- _Provided passage_:
★ ★ ★

I am changing with the times and LIFEPO4 and LTO are the best as well as safest. It is why I spent $800 on batteries.

When my wife finds out I am defiantly in the dog house. :lol: :lol:



Thanks.

LC. out.
 
I demonstrated 33.6 12A charging (12s) ...

If that is too complex, here is (24s) 67.2V 10A for $51.43
24s x 2.8V = 67.2V
 
67.2V x 18Ah = 1209wh (12¢ fillup @10¢/kwh)
1209wh ÷ 110VAC = 11A
110VAC 12A minimum for 1 hour charge (with high efficiency charger)
20A 110VAC outlet max capable of 36 minute charge (67.2V 25A charger = potential maximum as only item on good clean circuit)
20A 220VAC for 18 minute charge (67.2V 50A charger = theoretical maximum)

note - not factored is the current drop as battery approaches "full"= longer to "top off" battery.
 
.
...
NO!!! ... you do not run different battery technologies in series!

Although it is funny, and appropriate, in a certain twisted way ...

"What is the difference between defiantly and definitely?

Definitely and defiantly are both adverbs, but trust us: the similarities end there. You use definitely when you want to describe something clearly, unequivocally, or without a doubt. You use defiantly to describe something or someone that's challenging or brazenly resistant to something."
 
I only have one controller that can run 60V.

Six e bikes but one 60V controller so should run the LTOs at 18S.

However my e bikeling geared hub motors as well as the Bafang motors and the 1,000 watt chain drive on the front of the 26" dual suspension are all limited to 36V.

★ ★ ★

- _Task list_:
#1 In the e-bike battery discussion, how much did the writer spend on batteries?
#2 Write out the e-bike battery discussion between "I only have" and "limited to 36V.", inclusive.

- _Source data_:
★ ★ ★

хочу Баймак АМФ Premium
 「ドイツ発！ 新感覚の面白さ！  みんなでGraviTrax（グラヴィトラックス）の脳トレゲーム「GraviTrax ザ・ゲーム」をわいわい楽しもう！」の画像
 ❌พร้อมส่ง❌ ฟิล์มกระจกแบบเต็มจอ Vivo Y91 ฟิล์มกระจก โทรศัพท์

★ ★ ★

- _Answers for the tasks_:
#1 $800.

#2
I only have one controller that can run 60V.

Six e bikes but one 60V controller so should run the LTOs at 18S.

However my e bikeling geared hub motors as well as the Bafang motors and the 1,000 watt chain drive on the front of the 26" dual suspension are all limited to 36V.